When you’re playing and you take that extra five or 10 seconds to really prepare for your shot, it’s going to make all the difference in the world, because any negative thought you have in your mind when you’re down on a shot is going to dictate the shot. What you don’t realize is that your brain is actually reminding you of what could go wrong. That’s how the brain works. Sure enough, you shoot the shot and you miss, just how you imagined you would. You have to be able to reassure yourself that you know the required technique to make a particular shot. And you have to tell yourself not to shoot the shot until you are confident and ready. You replace that negative picture with a positive picture.
The problem with players who simply shoot anyway is that approach becomes habit. And once you’ve gotten into that habit, you no longer have the ability to do what I call the “walkaway.” All of the very best players do the walkaway. Whenever they come up on a critical point in the match, and they’re about to shoot a shot that may make or break the match, they walk away from the table. They take a sip of water, or take a towel and wipe down their cue, or put talc on their bridge hand…anything that will distract them from that moment. It’s like hitting a refresh button.

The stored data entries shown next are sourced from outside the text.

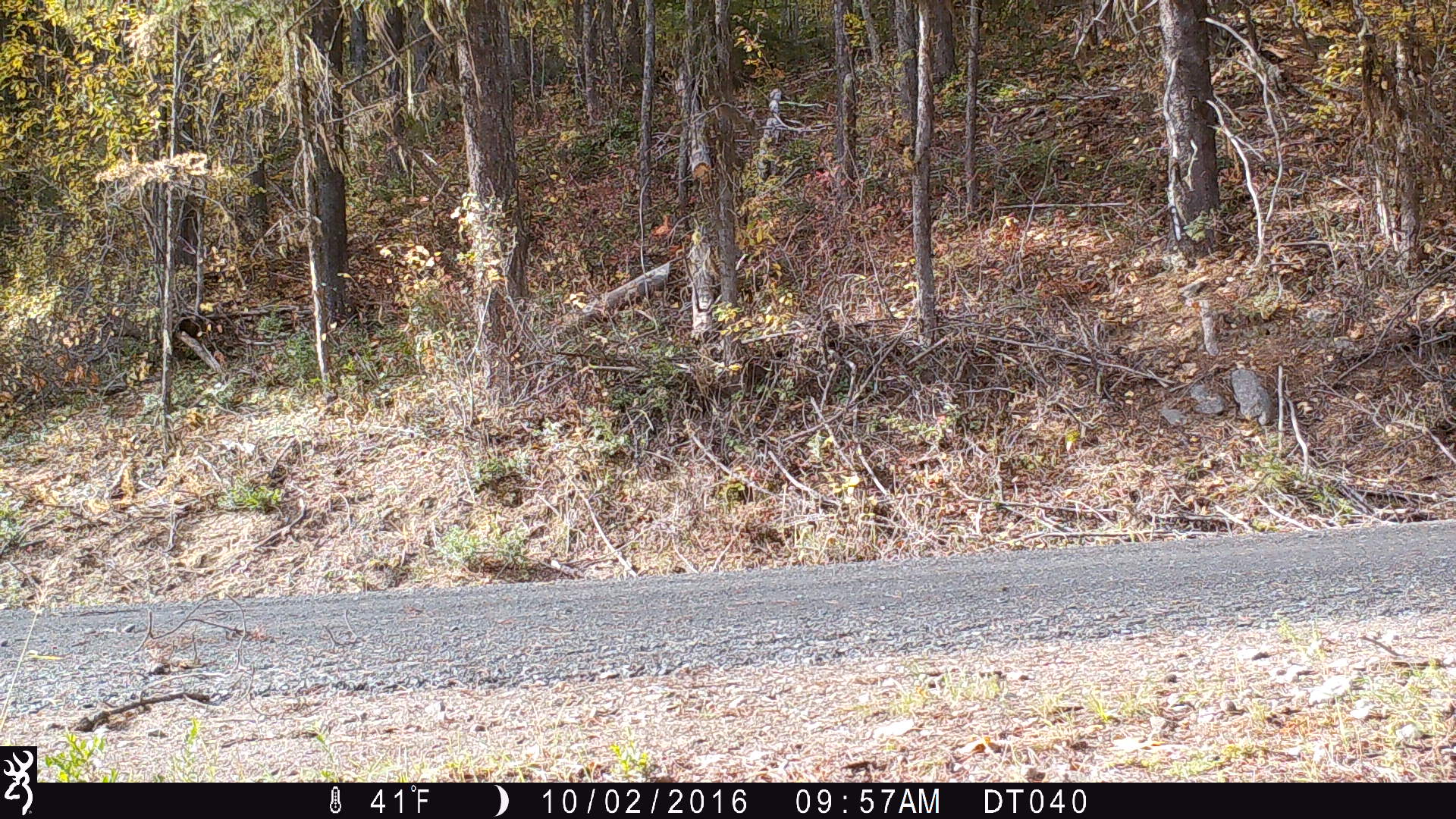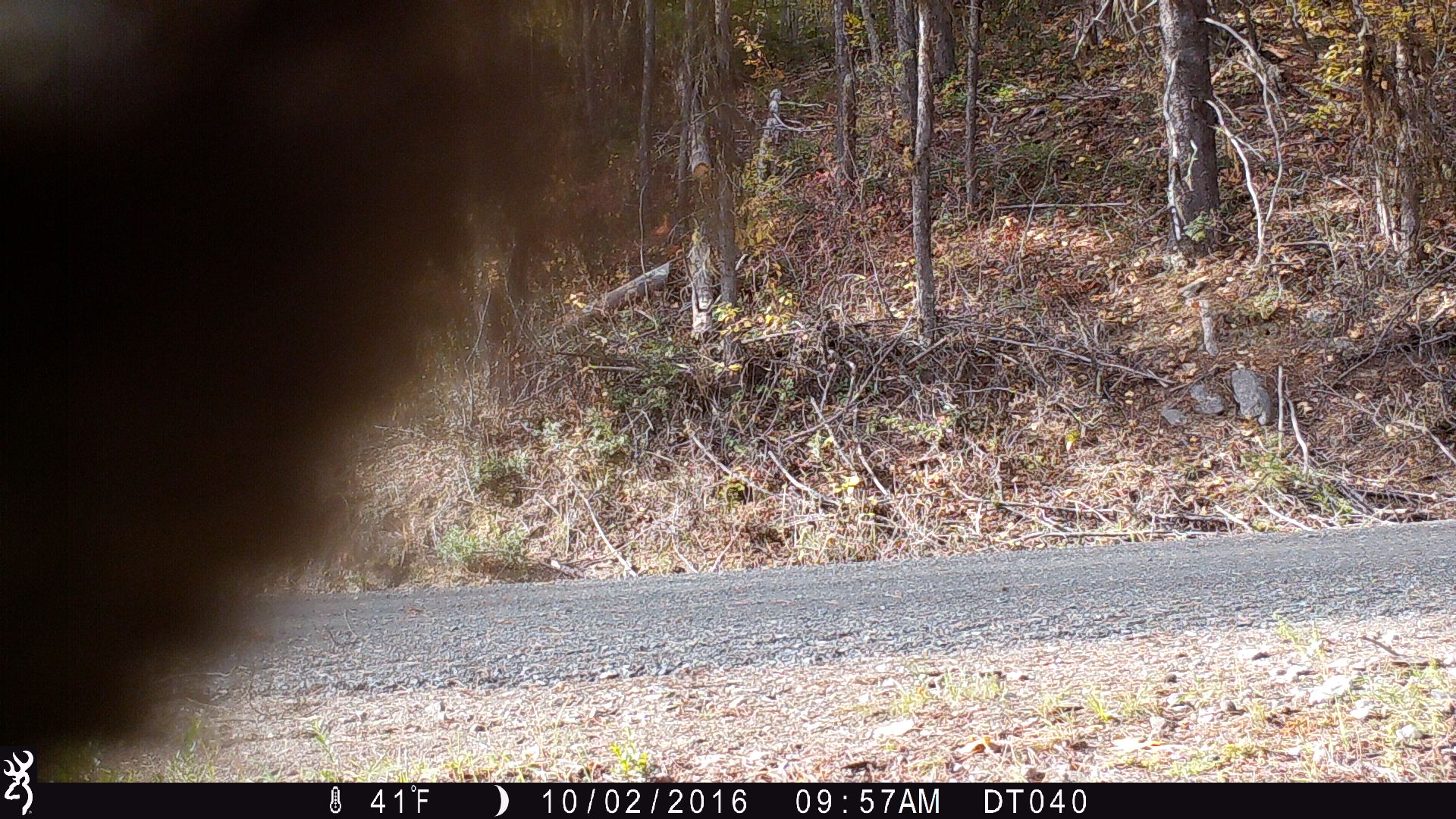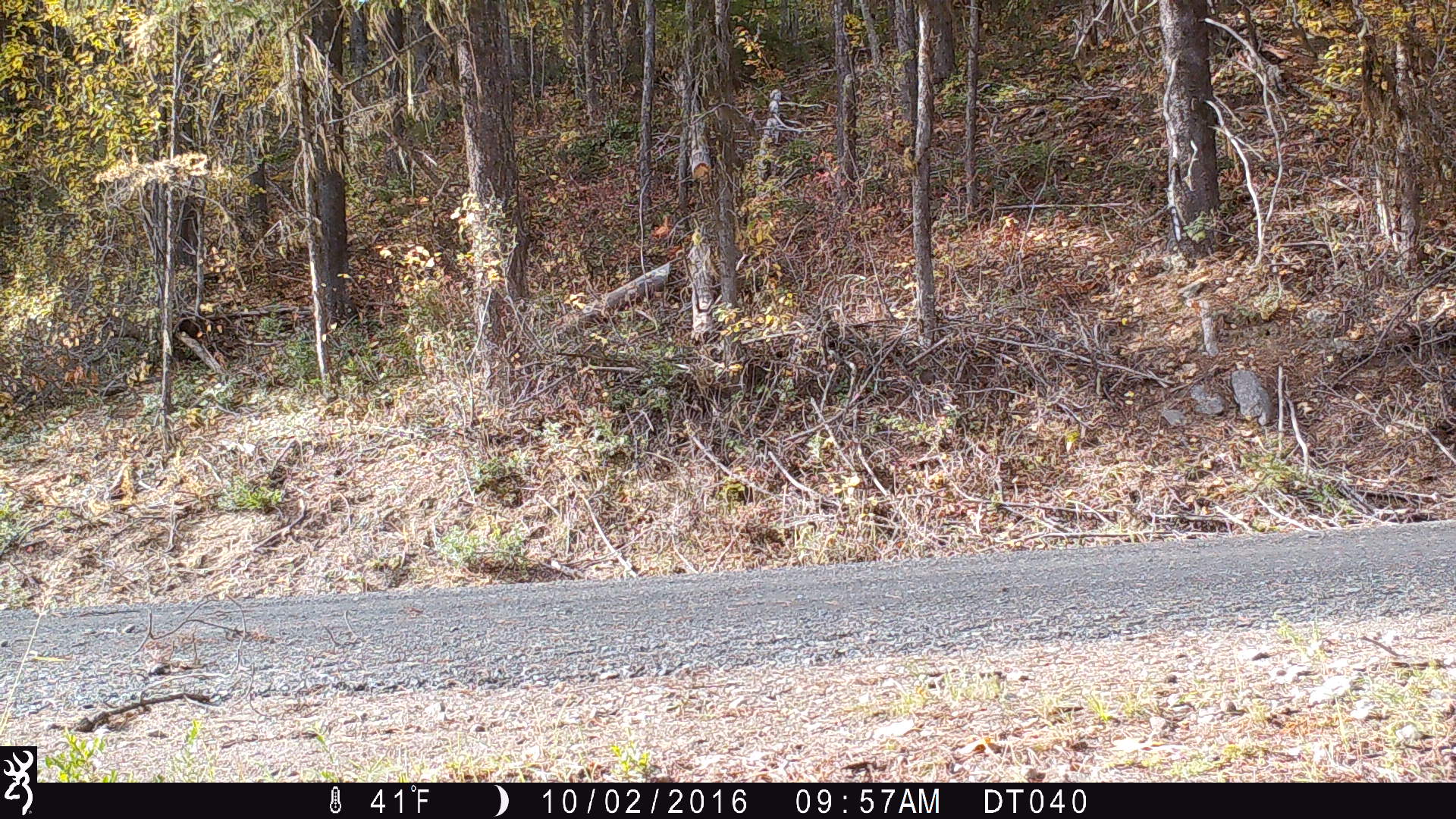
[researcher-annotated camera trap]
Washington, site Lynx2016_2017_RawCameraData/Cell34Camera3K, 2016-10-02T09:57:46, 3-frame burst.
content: unidentified animal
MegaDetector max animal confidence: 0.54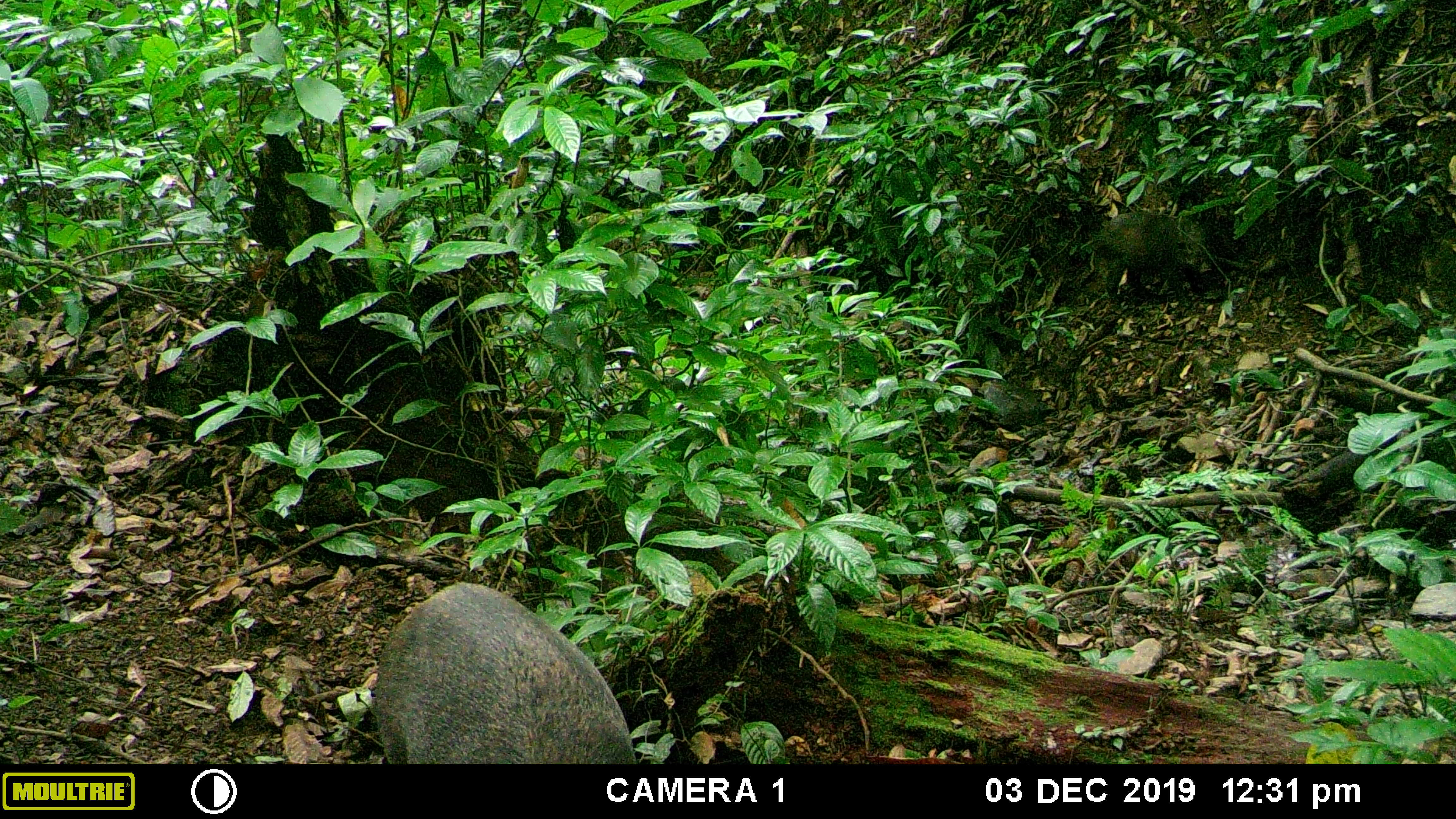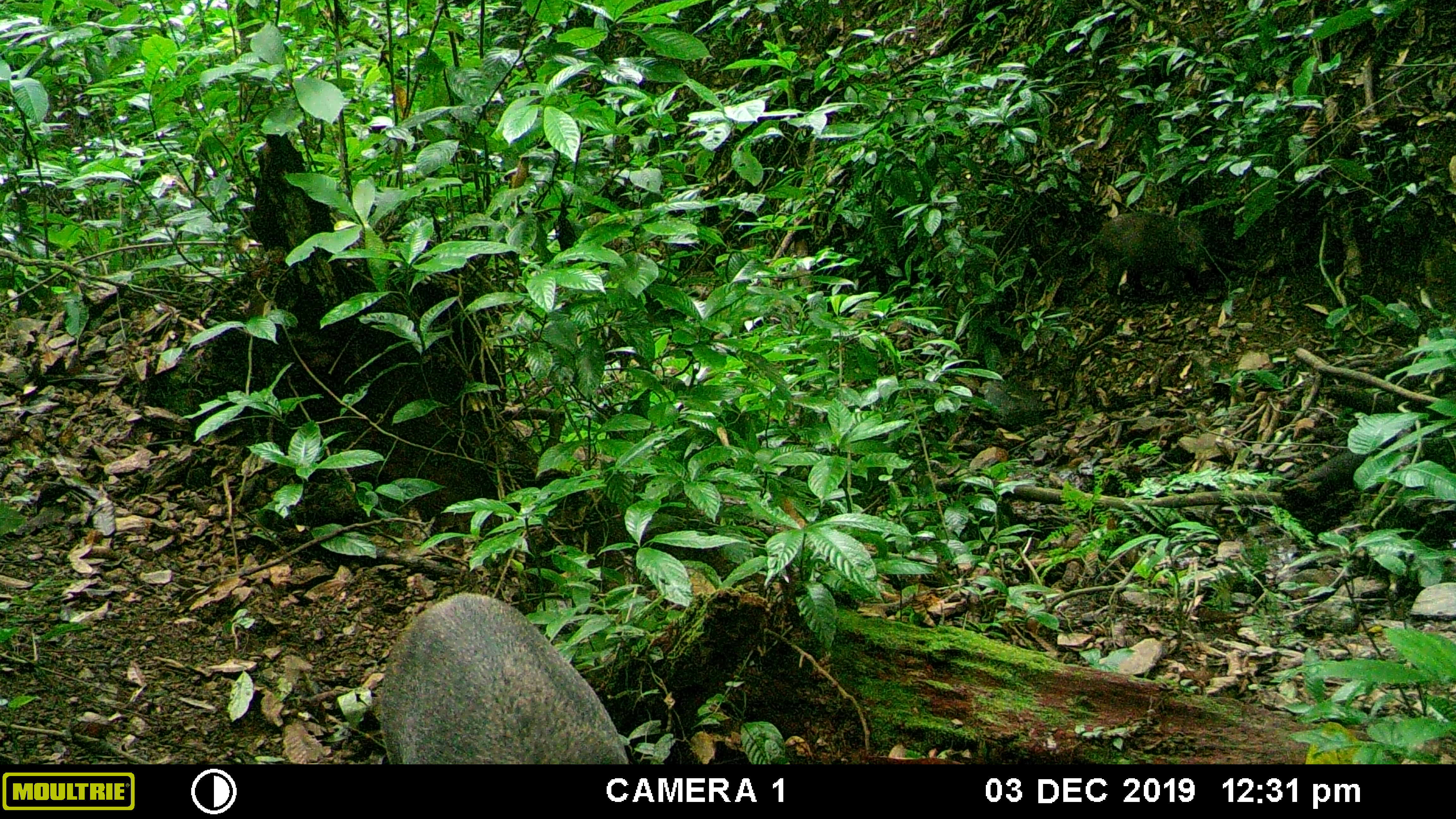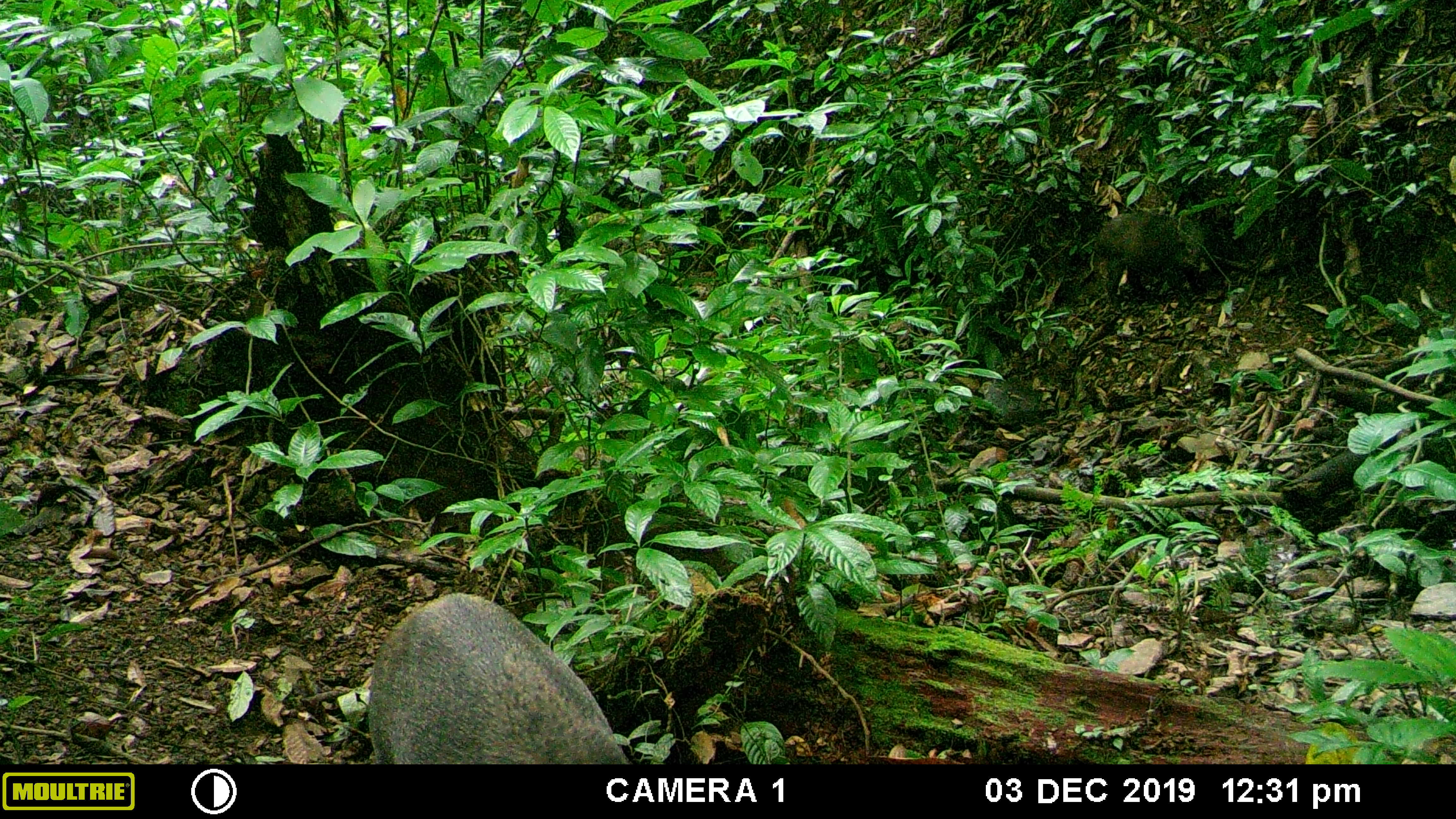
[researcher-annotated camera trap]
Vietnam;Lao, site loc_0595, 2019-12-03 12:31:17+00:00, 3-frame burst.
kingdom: Animalia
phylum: Chordata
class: Mammalia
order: Artiodactyla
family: Suidae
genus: Sus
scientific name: Sus scrofa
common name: eurasian wild pig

Before I knew better, I used to hate when players did that to me. I felt like they knew they were going to win and were rubbing it in. But after a while, I realized that they were simply taking some extra time because they realized how important that particular shot was. I also noticed that the top players always did that after making a really difficult shot. Why? Because so often you’d see players make a great shot and then miss the next shot, no matter how easy the second shot was. The top players pause because they realize that they needed to take a few seconds to let that difficult shot go and refocus on the next shot.
It took me a while playing at the top pro level to understand and adopt the walkaway. Now, seeing amateurs starting to recognize the importance of taking that approach is impressive.